*Source passage*.
Talk at home about…reading our way through the week!

We are just getting ready to begin our third week of school! We’ve already experimented with our new “Creation Station”, listened to Dorothy Canfield Fisher Book Award book talks, explored the library to find books that will inspire us, and read – LOTS! I’ve found a few books to read aloud as we think about the skills and habits of mind we need to support our learning and big dreams. Here are the titles we shared that prompted discussions about our hopes and dreams.IMG_4961 (1)

My Pen by Christopher Myers is a celebration of individuality and the power of our imaginations. My students worried at first about the black and white illustrations, then realized the words made the colors come to life in their minds. This is what I call a quiet yet powerful book. Some books get my students jumping out of their seats. Some, like this one, still their bodies as they really focus on what they author is trying to say.  This was the best story to read aloud as we are getting ready to implement a ‘Creation Station” maker space in our library!

*Stated task 1*.
Please transcribe the entries without changes, from the line with "How far is (195,247)" up to and including the last line of the entries.

*Records to process*.
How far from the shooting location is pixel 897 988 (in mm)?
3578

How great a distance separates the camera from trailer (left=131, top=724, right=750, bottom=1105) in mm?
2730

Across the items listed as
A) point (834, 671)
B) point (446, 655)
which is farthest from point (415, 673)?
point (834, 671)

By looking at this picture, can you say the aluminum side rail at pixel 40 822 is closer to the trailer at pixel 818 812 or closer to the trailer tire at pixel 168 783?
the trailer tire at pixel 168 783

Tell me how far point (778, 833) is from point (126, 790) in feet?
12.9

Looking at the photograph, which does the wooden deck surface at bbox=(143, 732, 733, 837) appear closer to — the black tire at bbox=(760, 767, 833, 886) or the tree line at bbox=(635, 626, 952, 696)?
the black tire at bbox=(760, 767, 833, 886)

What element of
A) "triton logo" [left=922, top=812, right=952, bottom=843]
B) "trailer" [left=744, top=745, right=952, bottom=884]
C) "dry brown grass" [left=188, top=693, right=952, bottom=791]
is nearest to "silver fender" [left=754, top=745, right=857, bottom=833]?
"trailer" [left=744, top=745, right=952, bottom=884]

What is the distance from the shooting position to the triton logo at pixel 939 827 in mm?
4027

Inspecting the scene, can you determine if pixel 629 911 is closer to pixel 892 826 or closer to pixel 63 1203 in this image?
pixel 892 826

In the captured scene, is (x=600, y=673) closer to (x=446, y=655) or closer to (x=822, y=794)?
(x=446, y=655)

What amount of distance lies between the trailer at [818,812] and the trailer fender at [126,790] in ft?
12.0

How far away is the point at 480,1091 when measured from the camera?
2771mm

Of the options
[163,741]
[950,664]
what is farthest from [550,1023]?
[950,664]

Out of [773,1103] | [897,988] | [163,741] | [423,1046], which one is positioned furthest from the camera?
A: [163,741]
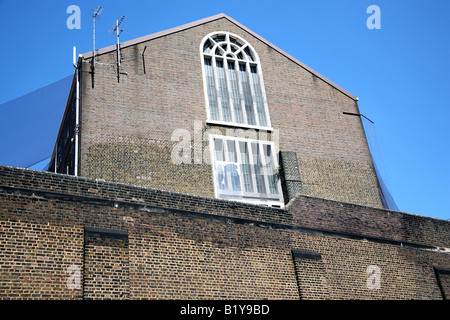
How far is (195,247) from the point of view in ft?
48.5

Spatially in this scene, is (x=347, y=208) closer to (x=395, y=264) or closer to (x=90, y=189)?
(x=395, y=264)

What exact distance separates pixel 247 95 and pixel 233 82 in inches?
34.9

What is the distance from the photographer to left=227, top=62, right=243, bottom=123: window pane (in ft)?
83.2

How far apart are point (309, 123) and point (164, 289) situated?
594 inches

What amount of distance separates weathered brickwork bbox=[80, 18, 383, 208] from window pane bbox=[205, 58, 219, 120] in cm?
39

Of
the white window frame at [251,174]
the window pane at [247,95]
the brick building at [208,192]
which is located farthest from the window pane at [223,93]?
the white window frame at [251,174]

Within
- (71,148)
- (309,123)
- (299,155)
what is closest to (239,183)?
(299,155)

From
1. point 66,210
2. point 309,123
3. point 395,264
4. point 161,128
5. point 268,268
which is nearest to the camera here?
point 66,210

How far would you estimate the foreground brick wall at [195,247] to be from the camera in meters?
12.6

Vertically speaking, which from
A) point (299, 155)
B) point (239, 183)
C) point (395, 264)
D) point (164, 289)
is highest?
point (299, 155)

*Stated task 2*.
Translate this sentence from the read-aloud passage into Spanish: "This is what I call a quiet yet powerful book."

*Exercise solution 1*.
How far is (195,247) from the point of view in ft?
48.5

Spatially in this scene, is (x=347, y=208) closer to (x=395, y=264) or closer to (x=90, y=189)?
(x=395, y=264)

What exact distance separates pixel 247 95 and pixel 233 82 in inches?
34.9

What is the distance from the photographer to left=227, top=62, right=243, bottom=123: window pane (in ft)?
83.2

How far apart are point (309, 123) and point (164, 289) situated?
594 inches

What amount of distance separates weathered brickwork bbox=[80, 18, 383, 208] from window pane bbox=[205, 58, 219, 120] in cm?
39

Of
the white window frame at [251,174]
the window pane at [247,95]
the brick building at [208,192]
which is located farthest from the window pane at [223,93]?
the white window frame at [251,174]

Within
- (71,148)
- (309,123)
- (299,155)
what is closest to (239,183)?
(299,155)

From
1. point 66,210
2. point 309,123
3. point 395,264
4. point 161,128
5. point 268,268
which is nearest to the camera here?
point 66,210

How far would you estimate the foreground brick wall at [195,247] to be from the camera in meters?
12.6

Vertically speaking, which from
A) point (299, 155)
B) point (239, 183)
C) point (395, 264)
D) point (164, 289)
is highest?
point (299, 155)

*Exercise solution 2*.
Esto es lo que yo llamo un libro tranquilo pero poderoso.